#### Document
This repo deploys Apache Airflow to OpenShift. It is based on the upstream Airflow Helm chart and adds the following features:
- Configured KubernetesExecutor
- Airflow pods run with SCC anyuid
- PostgreSQL configured to run on OpenShift
- Edge-terminated TLS route is created for accessing the Airflow dashboard
Initialize Helm:
$ helm repo add stable https://kubernetes-charts.storage.googleapis.com/
$ helm repo update
Clone this git repo:
$ git clone https://github.com/noseka1/openshift-airflow-helm
$ cd openshift-airflow-helm
Fetch the upstream Airflow Helm chart:
$ helm pull stable/airflow \
--version 7.1.6 \
--untar \
--untardir .
Add templates from this git repo:
$ cp templates/* airflow/templates/
Create new project:
$ oc new-project airflow
Install Airflow:
$ helm install --values values.yaml airflow ./airflow
Some of the Airflow pods will restart. This is caused by the PostgreSQL database not being ready yet. Eventually, the PostgreSQL comes up and the pods will stop restarting.
$ oc get pod
NAME READY STATUS RESTARTS AGE
airflow-postgresql-0 1/1 Running 0 90s
airflow-scheduler-6878f776bc-lwmcg 1/1 Running 2 90s
airflow-web-6c7d584ddd-22dd9 1/1 Running 1 90s
Obtain the Airflow web hostname:
$ oc get route airflow-web --output jsonpath='{.spec.host}'
Then visit https://<route_hostname>
with your browser.
Uninstall Airflow:
$ helm uninstall airflow
Remove the database volume:
$ oc delete pvc data-airflow-postgresql-0
Delete the entire project:
$ oc delete project airflow
This section configures Airflow to pull the DAGs from a git repository. You must edit the values.yaml
file. An example configuration looks as follows:
airflow:
config:
AIRFLOW__KUBERNETES__DAGS_IN_IMAGE: "False"
AIRFLOW__KUBERNETES__GIT_REPO: https://github.com/noseka1/airflow-example-bookstore
AIRFLOW__KUBERNETES__GIT_BRANCH: master
AIRFLOW__KUBERNETES__GIT_DAGS_FOLDER_MOUNT_POINT: /opt/airflow/dags
AIRFLOW__KUBERNETES__DAGS_VOLUME_SUBPATH: repo
dags:
git:
url: https://github.com/noseka1/airflow-example-bookstore
gitSync:
enabled: true
Apply the configuration changes using Helm:
$ helm upgrade airflow -f values.yaml ./airflow
This section configures Airflow to send logs to the S3 bucket hosted by Noobaa.
########
#### Data entries
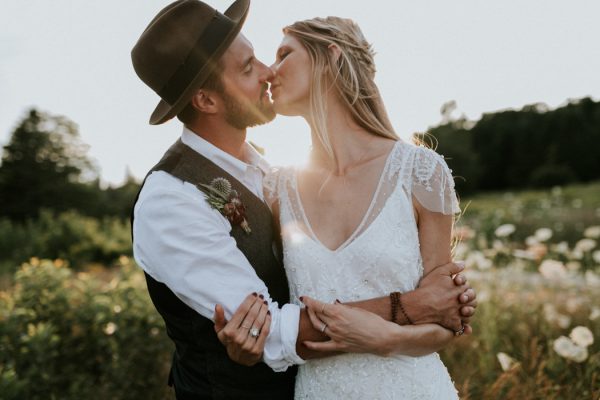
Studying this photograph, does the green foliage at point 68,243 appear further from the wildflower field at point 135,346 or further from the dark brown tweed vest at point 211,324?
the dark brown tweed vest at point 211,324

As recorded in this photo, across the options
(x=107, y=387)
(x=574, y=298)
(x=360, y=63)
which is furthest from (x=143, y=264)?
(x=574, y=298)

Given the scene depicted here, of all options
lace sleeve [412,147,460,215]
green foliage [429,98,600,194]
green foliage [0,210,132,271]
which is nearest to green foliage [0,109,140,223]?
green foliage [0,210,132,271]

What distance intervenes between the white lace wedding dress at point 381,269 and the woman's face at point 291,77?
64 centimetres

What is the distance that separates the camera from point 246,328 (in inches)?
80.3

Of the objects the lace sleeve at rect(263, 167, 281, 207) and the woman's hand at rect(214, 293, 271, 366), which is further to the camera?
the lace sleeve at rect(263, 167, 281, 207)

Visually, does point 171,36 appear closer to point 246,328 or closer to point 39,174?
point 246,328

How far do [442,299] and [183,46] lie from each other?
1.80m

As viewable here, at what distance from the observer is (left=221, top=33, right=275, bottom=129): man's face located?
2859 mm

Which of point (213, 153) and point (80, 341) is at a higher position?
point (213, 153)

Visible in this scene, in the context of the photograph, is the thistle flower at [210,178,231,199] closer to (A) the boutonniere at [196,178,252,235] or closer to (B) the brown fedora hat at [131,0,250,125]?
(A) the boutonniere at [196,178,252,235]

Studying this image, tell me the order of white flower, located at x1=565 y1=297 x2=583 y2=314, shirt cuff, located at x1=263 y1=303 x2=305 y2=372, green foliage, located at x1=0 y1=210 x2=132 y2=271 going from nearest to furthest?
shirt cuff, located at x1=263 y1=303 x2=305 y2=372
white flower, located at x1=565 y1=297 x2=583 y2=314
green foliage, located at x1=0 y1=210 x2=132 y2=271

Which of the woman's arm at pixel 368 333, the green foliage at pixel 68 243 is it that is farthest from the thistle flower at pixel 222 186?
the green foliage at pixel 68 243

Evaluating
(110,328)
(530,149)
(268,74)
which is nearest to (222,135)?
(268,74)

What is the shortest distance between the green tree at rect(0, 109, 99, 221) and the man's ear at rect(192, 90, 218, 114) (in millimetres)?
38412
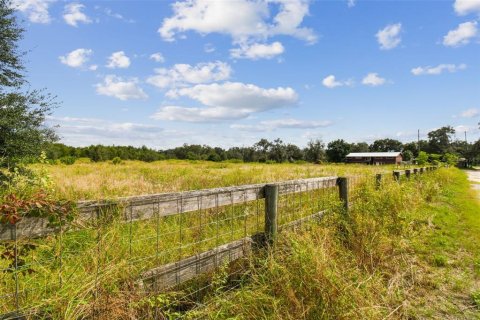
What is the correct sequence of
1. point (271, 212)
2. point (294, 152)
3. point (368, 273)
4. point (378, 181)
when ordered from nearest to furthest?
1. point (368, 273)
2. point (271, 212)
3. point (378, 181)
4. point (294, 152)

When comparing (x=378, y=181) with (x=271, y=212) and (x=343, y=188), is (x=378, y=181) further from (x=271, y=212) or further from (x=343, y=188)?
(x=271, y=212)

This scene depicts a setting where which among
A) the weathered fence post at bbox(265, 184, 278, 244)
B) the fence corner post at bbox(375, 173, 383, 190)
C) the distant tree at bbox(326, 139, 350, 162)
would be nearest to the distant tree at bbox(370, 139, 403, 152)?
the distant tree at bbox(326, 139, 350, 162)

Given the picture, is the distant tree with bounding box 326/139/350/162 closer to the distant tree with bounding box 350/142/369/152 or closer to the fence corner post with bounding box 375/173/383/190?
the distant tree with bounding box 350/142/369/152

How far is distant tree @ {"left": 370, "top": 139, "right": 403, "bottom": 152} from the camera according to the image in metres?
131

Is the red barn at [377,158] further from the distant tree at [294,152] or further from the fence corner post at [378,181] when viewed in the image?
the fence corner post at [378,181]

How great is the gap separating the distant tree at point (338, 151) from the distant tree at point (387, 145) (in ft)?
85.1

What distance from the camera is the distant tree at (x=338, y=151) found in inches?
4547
########
▶ **What you need to do**
a - From the Airflow on OpenShift deployment guide, extract the passage starting with "Add templates from" and going on through "will stop restarting.".
b - Answer these questions using the Airflow on OpenShift deployment guide:
(i) Which version of the upstream Airflow Helm chart is fetched?
(ii) What causes some of the Airflow pods to restart after installation?
(iii) Which file must be edited to have Airflow pull the DAGs from a git repository?
c - Continue the Airflow on OpenShift deployment guide from where it stops.

▶ **Per-task outputs**
a -
Add templates from this git repo:
$ cp templates/* airflow/templates/
Create new project:
$ oc new-project airflow
Install Airflow:
$ helm install --values values.yaml airflow ./airflow
Some of the Airflow pods will restart. This is caused by the PostgreSQL database not being ready yet. Eventually, the PostgreSQL comes up and the pods will stop restarting.

b -
(i) Version 7.1.6.
(ii) The PostgreSQL database is not ready yet.
(iii) The values.yaml file.

c -
Follow the guidance in Generating a connection URI to generate a connection URI:
For example:
import json
from airflow.models.connection import Connection
c = Connection(
conn_id='MyS3Conn',
conn_type='S3',
host='',
login='',
password='',
extra=json.dumps(
dict(
host='https://s3-openshift-storage.apps.cluster-04c1.sandbox321.opentlc.com',
aws_access_key_id='YSSUAtO4mFqJFW2mGcnJ',
aws_secret_access_key='F0TJj9O7BP2nrcwaKVWbL1EP4iWy4f3GoiQIt+eM'
)
),
)
print(f"AIRFLOW_CONN_{c.conn_id.upper()}='{c.get_uri()}'")
The above Python script will print:
AIRFLOW_CONN_MYS3CONN='s3://?host=https%3A%2F%2Fs3-openshift-storage.apps.cluster-04c1.sandbox321.opentlc.com&aws_access_key_id=YSSUAtO4mFqJFW2mGcnJ&aws_secret_access_key=F0TJj9O7BP2nrcwaKVWbL1EP4iWy4f3GoiQIt%2BeM'
Edit the values.yaml
file to configure the remote logging:
airflow:
config:
AIRFLOW__CORE__REMOTE_LOGGING: "True"
AIRFLOW__CORE__REMOTE_BASE_LOG_FOLDER: "s3://mybucket"
AIRFLOW__CORE__REMOTE_LOG_CONN_ID: "MyS3Conn"
AIRFLOW__CORE__ENCRYPT_S3_LOGS: "False"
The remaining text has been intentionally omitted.